The list of compilers and interpreters is as long as the list of available programming languages. This is a vast topic to discuss here and the selection of a programming language will be a topic for a future article.
Various outlets and software organisations do yearly surveys to rank programming languages by popularity. These are useful, but not mandatory, guides on what the software industry is using at the moment. Organisations that publish these lists include Stack Overflow, IEEE and Coursera amongst many others.
Final Thoughts
Choosing the right software tool is rarely about finding a single “perfect” solution; it’s about assembling a versatile kit that evolves with your challenges. Whether you are using a spreadsheet to model a quick prototype or firing up a text editor to architect a specialized calculation engine, the goal remains the same: transforming complex engineering problems into clear, executable solutions.

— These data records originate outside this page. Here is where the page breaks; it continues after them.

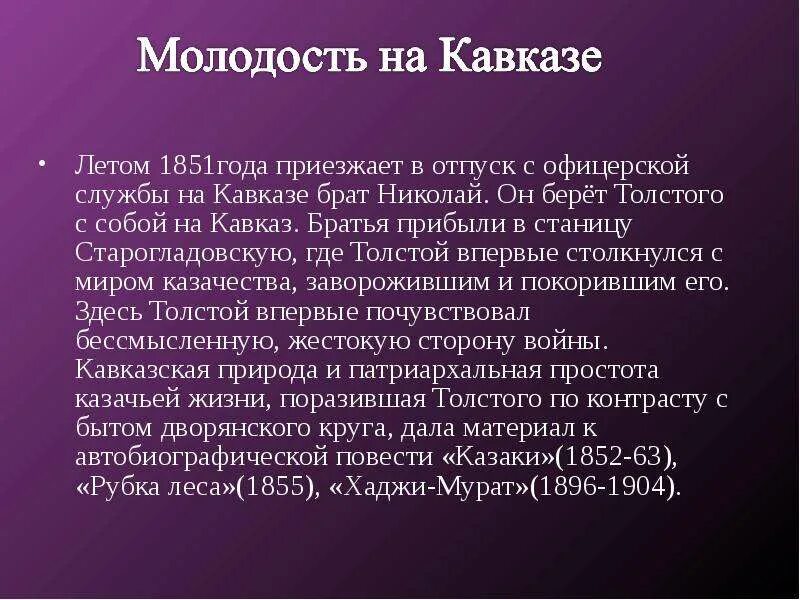 Молодость на Кавказе

• Летом 1851года приезжает в отпуск с офицерской службы на Кавказе брат Николай. Он берёт Толстого с собой на Кавказ. Братья прибыли в станицу Старогладовскую, где Толстой впервые столкнулся с миром казачества, заворожившим и покорившим его. Здесь Толстой впервые почувствовал бессмысленную, жестокую сторону войны. Кавказская природа и патриархальная простота казачьей жизни, поразившая Толстого по контрасту с бытом дворянского круга, дала материал к автобиографической повести «Казаки»(1852-63), «Рубка леса»(1855), «Хаджи-Мурат»(1896-1904).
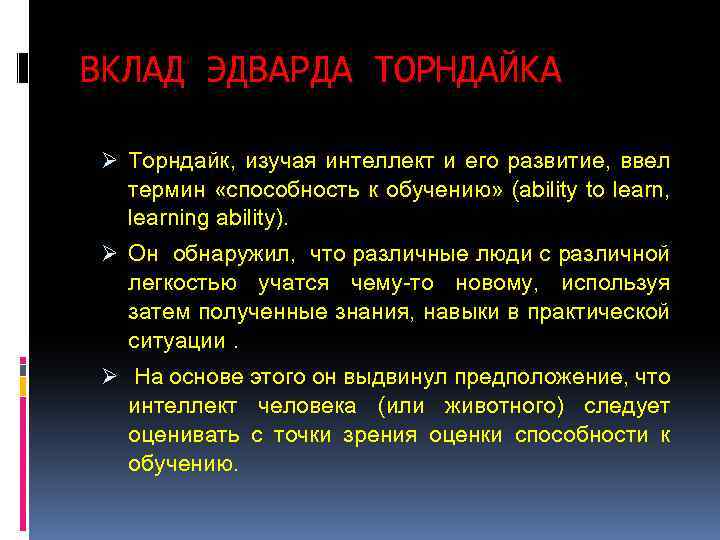 ВКЛАД ЭДВАРДА ТОРНДАЙКА

➢ Торндайк, изучая интеллект и его развитие, ввел термин «способность к обучению» (ability to learn, learning ability).

➢ Он обнаружил, что различные люди с различной легкостью учатся чему-то новому, используя затем полученные знания, навыки в практической ситуации .

➢ На основе этого он выдвинул предположение, что интеллект человека (или животного) следует оценивать с точки зрения оценки способности к обучению.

By mastering these fundamental tools—from the functional logic of OpenOffice Calc to the high-performance numerical modeling of GNU Octave, and finally the absolute creative freedom of a text editor like VS Code—you stop being just a user of software and start becoming its architect. You bridge the gap between “standard” methods and the unique, innovative workflows that your specific projects demand.
The journey doesn’t end with picking a text editor or a numerical suite. The real power lies in the language you choose to speak within those tools. In our next article, we will dive deep into the world of Programming Languages—comparing the strengths of C#, Python, and PHP, and helping you decide which syntax is best suited to breathe life into your next engineering masterpiece.
Until then, I encourage you to pick one repetitive task in your current project and try to solve it with one of the tools mentioned above. You might be surprised at how quickly “laziness” can turn into your most productive engineering trait.